29. Bölüm: "Cehennemin Sessiz Tarafı"

71.7K 7.2K 10.3K
                                    




Merhabalaaar!

Size güzel bir haberim var. Çoğunuz Instagram'dan görmüştür, görmeyenler için söyleyeyim: Kasırgaya Kanan Saka kitap oluyor. :') Bana hâlâ şaka gibi geliyor ama biz epey büyüdük...

Kitapla ilgili tüm ayrıntıları bu süreçte Instagram hesabımdan paylaşıyor olacağım, ayrıca sayaçları da oradan atıyorum o yüzden takip edebilirsiniz. İsmim hazel.noya orada. Çok soracağınızı bildiğim için buradan ilk soruya cevap vereyim. Kitap basıldığında bölümler buradan kalkmayacak. Kalmaya devam edecek. Bu konuda bir endişeniz olmasın.

Oyları verdiysek bölüme geçebiliriz. İyi okumalar! Yorum bırakmayı unutmayın, en sevdiğim şey onları okumak.

Ha bir de başka karakterleri okumayı sevmiyorsanız onların ağzından olmayan kısımları atlayabilirsiniz.

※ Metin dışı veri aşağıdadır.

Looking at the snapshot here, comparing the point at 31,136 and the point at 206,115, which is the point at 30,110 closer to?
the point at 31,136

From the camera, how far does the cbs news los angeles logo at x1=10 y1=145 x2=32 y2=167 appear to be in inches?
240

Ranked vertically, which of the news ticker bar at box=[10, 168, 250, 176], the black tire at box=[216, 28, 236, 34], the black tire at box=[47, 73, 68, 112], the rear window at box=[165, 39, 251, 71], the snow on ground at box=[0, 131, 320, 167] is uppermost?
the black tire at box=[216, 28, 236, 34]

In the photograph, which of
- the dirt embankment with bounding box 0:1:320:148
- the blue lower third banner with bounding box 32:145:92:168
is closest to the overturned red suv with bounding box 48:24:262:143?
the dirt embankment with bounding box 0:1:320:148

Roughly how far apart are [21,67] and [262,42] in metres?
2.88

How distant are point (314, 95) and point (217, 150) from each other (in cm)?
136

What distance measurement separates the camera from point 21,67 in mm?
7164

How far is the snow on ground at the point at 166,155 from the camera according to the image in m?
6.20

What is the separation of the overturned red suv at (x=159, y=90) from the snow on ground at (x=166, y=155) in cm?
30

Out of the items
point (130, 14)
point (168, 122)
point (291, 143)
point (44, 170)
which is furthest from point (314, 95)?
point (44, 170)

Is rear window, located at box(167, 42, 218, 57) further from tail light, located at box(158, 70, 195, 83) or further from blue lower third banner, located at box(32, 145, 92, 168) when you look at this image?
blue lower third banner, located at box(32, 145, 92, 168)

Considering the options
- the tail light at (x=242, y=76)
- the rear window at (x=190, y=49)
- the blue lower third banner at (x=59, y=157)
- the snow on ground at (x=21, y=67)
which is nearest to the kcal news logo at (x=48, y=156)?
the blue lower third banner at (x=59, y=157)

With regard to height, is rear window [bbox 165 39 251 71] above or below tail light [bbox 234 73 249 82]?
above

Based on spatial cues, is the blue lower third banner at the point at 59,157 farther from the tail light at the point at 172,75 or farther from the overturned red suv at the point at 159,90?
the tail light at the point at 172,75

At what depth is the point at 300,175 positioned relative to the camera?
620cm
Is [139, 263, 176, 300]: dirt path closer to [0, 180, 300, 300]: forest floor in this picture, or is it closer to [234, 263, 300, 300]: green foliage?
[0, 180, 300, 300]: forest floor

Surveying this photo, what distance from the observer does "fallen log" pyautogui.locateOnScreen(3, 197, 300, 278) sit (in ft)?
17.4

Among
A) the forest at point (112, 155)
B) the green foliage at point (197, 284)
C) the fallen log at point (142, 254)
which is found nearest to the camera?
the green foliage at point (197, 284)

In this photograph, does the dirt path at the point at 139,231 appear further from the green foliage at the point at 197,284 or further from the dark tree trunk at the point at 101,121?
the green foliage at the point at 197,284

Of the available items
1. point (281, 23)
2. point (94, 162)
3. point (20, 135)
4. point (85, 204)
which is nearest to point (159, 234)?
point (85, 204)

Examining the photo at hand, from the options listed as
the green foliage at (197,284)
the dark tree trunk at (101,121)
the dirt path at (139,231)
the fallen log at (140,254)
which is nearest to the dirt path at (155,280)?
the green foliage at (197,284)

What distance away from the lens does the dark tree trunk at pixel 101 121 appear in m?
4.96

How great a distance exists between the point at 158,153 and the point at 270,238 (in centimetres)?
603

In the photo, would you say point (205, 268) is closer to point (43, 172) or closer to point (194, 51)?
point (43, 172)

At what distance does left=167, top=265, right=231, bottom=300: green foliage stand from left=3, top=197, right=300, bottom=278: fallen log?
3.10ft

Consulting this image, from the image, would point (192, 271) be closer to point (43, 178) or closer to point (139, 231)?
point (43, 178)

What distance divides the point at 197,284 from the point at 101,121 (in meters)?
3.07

Gayet uzun bir bölüm, sadece baş karakter ile ilgileniyorsanız da sizi gayet tatmin eder. İlk kısımda Anka ve Hazar ile ilgili uzun bir yer var. Eğer ilgilenmiyorsanız atlayın lütfen, "Sıkıldım, Songur nerede?" yorumları yazmak yerine. Direkt Valeri'den anlatılan kısma geçebilirsiniz sıkılıyorsanız diğer karakterlerden.  🖤 Ama bir şeyleri kaçırdığınız zaman bana laf söylemeyin sonra...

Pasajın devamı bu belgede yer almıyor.